» Aim of the task
When you spot the word "smartphone" in a line of the data below, copy that line.

» Records shown
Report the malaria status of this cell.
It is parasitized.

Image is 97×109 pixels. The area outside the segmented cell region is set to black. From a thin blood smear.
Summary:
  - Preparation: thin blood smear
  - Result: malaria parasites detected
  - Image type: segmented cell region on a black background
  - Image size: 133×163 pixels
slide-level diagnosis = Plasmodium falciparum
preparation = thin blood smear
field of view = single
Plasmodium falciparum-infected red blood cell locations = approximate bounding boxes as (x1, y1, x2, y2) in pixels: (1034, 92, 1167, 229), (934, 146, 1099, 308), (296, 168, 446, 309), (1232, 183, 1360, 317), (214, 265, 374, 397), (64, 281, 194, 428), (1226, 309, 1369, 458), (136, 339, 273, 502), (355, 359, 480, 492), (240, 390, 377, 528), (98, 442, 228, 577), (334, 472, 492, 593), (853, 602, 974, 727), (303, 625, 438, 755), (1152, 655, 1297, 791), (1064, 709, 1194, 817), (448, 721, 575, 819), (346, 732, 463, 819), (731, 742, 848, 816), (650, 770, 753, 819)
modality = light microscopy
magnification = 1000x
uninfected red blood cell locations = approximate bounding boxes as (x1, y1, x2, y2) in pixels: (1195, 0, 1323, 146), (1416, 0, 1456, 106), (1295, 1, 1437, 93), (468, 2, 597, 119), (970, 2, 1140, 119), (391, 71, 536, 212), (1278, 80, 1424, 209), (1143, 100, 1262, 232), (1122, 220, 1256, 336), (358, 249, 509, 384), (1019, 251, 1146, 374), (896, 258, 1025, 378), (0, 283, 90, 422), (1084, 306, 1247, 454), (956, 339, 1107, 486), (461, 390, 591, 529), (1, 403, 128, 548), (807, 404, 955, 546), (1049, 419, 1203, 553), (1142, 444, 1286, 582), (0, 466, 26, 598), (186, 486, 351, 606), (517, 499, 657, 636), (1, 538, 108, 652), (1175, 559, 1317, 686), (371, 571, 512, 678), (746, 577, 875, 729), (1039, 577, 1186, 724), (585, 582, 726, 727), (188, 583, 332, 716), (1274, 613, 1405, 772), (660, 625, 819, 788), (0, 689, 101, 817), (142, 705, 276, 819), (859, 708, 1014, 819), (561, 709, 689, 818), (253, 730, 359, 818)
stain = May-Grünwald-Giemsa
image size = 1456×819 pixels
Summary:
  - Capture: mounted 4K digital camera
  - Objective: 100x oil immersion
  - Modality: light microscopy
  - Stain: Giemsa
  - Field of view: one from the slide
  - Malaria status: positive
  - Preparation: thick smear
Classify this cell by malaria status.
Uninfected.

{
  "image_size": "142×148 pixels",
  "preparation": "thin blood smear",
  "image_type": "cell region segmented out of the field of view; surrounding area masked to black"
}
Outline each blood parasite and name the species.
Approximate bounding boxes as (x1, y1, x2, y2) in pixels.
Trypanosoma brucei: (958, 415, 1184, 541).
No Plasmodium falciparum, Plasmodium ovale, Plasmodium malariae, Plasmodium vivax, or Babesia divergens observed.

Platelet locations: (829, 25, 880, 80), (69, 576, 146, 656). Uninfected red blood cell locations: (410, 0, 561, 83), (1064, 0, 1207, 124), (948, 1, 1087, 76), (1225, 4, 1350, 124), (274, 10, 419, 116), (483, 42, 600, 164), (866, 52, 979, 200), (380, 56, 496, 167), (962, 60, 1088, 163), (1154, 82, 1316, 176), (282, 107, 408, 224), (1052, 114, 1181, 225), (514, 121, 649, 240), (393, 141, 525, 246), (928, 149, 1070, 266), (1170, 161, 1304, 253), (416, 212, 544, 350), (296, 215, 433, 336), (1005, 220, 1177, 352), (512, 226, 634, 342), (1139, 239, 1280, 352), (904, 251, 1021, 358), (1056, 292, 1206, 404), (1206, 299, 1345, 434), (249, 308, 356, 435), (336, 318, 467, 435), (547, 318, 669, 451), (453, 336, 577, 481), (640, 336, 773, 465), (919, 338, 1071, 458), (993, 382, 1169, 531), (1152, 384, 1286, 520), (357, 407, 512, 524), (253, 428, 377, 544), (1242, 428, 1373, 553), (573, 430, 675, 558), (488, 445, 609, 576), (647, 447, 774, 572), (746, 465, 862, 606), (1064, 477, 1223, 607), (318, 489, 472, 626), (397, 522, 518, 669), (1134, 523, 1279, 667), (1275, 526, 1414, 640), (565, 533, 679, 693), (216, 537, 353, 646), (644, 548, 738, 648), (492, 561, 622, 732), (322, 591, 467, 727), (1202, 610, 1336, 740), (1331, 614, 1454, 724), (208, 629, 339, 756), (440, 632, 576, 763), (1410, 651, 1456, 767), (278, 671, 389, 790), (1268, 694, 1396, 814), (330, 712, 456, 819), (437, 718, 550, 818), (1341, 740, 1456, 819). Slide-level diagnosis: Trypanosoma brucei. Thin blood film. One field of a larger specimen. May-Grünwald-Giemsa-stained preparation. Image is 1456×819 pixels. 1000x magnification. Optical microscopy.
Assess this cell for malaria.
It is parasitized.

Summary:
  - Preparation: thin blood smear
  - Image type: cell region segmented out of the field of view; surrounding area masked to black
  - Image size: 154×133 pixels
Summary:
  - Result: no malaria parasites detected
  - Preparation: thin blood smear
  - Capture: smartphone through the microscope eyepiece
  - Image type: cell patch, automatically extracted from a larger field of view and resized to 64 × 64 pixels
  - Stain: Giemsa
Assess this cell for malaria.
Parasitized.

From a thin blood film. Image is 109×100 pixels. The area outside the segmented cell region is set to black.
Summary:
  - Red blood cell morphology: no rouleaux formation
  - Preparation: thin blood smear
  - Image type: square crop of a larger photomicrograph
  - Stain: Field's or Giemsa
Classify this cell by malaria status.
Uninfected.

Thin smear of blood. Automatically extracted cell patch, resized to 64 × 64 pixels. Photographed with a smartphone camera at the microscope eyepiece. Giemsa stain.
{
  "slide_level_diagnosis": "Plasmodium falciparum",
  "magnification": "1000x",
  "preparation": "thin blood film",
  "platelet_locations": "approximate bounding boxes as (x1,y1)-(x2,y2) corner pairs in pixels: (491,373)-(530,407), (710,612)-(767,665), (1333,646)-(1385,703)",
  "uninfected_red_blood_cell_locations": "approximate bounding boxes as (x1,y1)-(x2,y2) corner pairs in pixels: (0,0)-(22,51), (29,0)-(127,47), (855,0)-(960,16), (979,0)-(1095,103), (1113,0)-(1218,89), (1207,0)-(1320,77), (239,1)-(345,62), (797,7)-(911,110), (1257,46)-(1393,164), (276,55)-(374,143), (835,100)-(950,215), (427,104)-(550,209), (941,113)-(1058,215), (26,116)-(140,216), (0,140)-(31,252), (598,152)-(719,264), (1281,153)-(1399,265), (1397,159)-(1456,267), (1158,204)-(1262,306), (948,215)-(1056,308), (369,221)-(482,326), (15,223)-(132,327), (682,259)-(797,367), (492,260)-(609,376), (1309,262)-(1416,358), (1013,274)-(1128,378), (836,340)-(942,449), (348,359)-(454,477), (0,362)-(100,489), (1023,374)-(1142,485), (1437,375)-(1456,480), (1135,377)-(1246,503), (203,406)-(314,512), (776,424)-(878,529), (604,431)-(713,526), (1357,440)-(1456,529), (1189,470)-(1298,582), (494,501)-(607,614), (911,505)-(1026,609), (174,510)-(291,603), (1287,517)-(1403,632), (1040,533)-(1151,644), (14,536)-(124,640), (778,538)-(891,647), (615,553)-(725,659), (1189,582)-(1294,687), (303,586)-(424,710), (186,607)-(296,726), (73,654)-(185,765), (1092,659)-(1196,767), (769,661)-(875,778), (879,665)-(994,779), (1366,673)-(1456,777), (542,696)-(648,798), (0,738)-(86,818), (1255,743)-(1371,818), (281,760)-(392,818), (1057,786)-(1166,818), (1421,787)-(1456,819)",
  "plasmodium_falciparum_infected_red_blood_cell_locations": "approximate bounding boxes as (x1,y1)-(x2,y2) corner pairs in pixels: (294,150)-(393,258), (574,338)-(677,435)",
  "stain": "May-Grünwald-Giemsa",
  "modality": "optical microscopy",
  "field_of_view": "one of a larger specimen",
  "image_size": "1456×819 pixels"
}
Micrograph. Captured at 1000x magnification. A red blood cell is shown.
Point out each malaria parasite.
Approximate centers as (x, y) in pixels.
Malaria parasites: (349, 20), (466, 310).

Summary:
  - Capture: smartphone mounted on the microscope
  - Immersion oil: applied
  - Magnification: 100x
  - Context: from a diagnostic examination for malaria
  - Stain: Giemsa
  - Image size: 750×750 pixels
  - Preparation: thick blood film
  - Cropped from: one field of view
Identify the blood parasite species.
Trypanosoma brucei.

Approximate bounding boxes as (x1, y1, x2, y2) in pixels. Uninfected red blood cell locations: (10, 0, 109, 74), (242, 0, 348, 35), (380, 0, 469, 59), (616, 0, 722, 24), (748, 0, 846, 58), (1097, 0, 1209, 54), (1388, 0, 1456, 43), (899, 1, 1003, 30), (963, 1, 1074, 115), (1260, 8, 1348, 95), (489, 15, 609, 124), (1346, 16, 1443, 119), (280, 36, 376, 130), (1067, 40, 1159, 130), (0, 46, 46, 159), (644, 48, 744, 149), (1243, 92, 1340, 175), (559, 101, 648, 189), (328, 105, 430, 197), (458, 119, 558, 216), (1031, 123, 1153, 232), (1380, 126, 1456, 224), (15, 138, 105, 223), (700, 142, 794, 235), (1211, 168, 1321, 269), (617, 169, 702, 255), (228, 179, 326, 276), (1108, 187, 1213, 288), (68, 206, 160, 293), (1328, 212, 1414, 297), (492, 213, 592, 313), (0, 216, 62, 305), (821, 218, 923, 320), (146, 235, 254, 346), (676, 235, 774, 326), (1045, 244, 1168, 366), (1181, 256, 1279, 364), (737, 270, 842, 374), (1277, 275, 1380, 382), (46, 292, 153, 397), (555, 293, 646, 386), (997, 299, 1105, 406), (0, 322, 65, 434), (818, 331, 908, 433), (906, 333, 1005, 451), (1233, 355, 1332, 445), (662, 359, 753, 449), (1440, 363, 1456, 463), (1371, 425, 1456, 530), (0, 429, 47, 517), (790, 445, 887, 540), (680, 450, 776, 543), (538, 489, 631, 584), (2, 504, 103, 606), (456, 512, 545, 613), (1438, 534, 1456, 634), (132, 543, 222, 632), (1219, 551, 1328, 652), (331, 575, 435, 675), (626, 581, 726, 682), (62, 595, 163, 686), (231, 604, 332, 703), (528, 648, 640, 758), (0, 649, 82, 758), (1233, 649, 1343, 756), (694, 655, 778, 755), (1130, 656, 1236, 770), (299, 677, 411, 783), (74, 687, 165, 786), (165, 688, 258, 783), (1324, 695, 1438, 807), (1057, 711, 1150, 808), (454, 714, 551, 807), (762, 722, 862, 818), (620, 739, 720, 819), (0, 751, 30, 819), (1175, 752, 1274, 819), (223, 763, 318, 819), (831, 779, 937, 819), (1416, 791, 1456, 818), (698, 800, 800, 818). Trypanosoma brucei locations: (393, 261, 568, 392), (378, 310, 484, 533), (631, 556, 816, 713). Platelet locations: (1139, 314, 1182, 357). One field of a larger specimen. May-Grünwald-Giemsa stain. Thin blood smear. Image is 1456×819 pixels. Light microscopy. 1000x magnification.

» Response
  - Capture: smartphone through the microscope eyepiece
Thin smear of blood. Automatically extracted cell patch, resized to 64 × 64 pixels. Photographed with a smartphone camera at the microscope eyepiece. Giemsa stain.
  - Capture: smartphone mounted on the microscope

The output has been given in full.